======== Source extract
Post by tickman1961 on Nov 30, 2009 9:16:54 GMT -5
DEER BAIT-ONE OF MANY ROADS TO BACKSTRAP by Ted Nugent
Thump. Thump. Thump. Magic sounds on a magic morning in a magic land. It seemed that the long ridgeline of apple trees where I sat were virtually raining apples all around me. I smiled a huge, bowhunting smile and scanned my shadowy grove. I was surely in deer heaven, and I shook with excitement.
God, in His eternal mercy, had created the beyond dream, ultimate playground for a wild eyed Motorcity guitar player who remains addicted to backstraps, allthings wild and the mystical flight of the arrow. This wildlife paradise in which I waited had it all. Dozens of old apple trees lined out along a steep ridge unfolding into an eternal marshland, pocked with islands of oaks, choke cherry and maples. Scattered clumps of grey dogwood, willows, reeds, cattails, autumn olive, tag alders and untold vines and tangles of puckerbrush abounded. The whole beautiful place reeked of wildlife, especially whitetail deer. Good Lord.
One hundred feet above and behind me, the ridge lifted onto fertile, tillable ground, on which I had planted all the good stuff. Varieties of alfalfa and clover, some standing corn and soybeans, Brassica, rape, treefoil, birdsfeet, turnips, and many, many acres of a little this and a little that. Clearly, God loves me and I do all I can to love Him back. We have a deal. He creates, I harvest. Perfect.
Getting used to the pleasant sounds of falling fruit and mast with the growing daylight, I did my best to scan ever so slowly for any movement on my sacred hunting grounds. And as usual, one second there was nothing, the very next moment, a deer appeared almost directly underneath me. The big old doe was standing right there looking back to the west, then suddenly dashed up a well worn trail towards the high ground.
Instantly a handsome buck came along her trail, nose to the ground, and stopped in the exact same spot. Slowly lifting my bow for a shot, the buck gazed 180 degrees, then trotted off after the doe before I could shoot him. So what else is new?
I glanced a big smile back at Big Jim, my SpiritWild VidCamDude, and we shrugged our shoulders. Immediately Jim’s eyes got very big and he nodded to the east. The buck was walking slowly back our way when he stopped, picked up an apple, and crunched a big bite out of it. At 20 yards, he turned slightly, giving me that glorious broadside shot of our dreams, and without skipping a beat, I drilled him with a very pretty arrow, right where the good Dr. Backstrap ordered.
Happy November America!
================
▶ **Written task**
Continue the bowhunting story above, starting after its last line.
======== Data provided
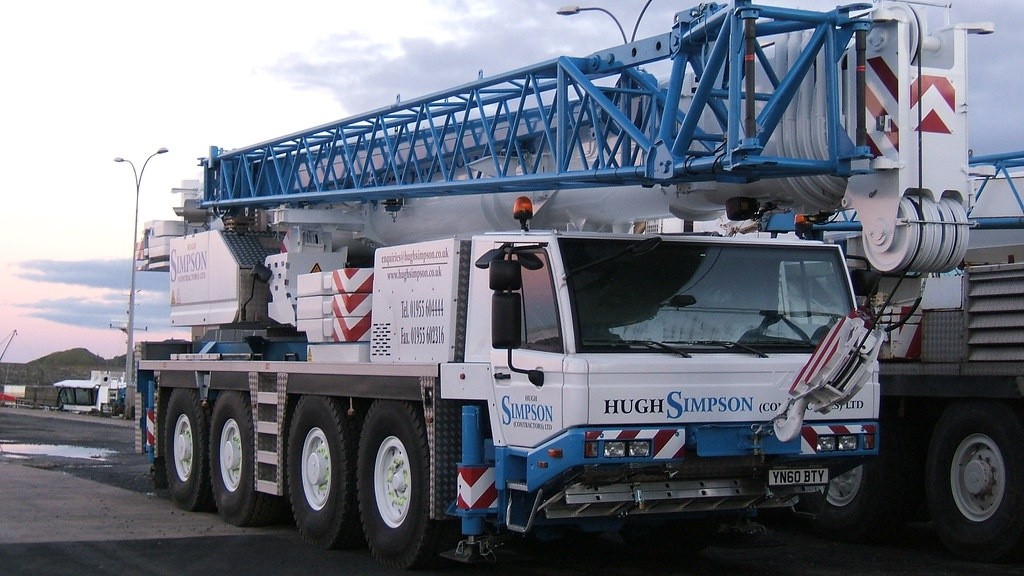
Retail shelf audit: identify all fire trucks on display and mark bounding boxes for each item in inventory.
[609,149,1024,560]
[139,0,979,569]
================
▶ **The response**
The buck raced back east and piled up in sight, only forty yards away. It never gets old, and I never take such spectacular moments for granted. When I picked up my bloody arrow, it laid between two big juicy apples, and when I lifted my buck’s handsome head, the white fruit of his last meal was still in his mouth. It was adorable.
Follow me here, won’t you. At some point in time, a man planted all those apple trees. This man hunted amongst them for a shot at a deer. And like millions of my fellow gung-ho hunters across America, this man also planted all those crops and food plots on my hunting grounds to optimize my chances for a good shot at game. Surely, by no stretch of the imagination, could anyone attempt to claim that all these attractants are anything less than bait. And I would love to meet the man who would tell this man I cannot hunt there. I know there are many weird people in the world, I just tend to ignore them and they tend to steer clear of me. This is good.
Like the waterhole we sit over during extremely dry conditions, the mock scrapes we create in our favorite buck woods, or the trail of doe urine we strategically plot out to cross in front of our treestand, write this down-it is all bait. To listen to someone attempt to deny this is theater of the absurd in spades. Too funny.
I certainly don’t need to consult old Mr. Webster to confirm that, like the worm on my hook, or the commercial food plot mix I plant, these wildlife attractants are as pure and unadulterated bait as was Mrs. Nugent’s exercise routine, hairdo, shaved legs, choice of clothing and make up rituals in preparation for our initial encounter. Know it. Admit it. Celebrate it. For it is natural and it is perfect. And wonderful.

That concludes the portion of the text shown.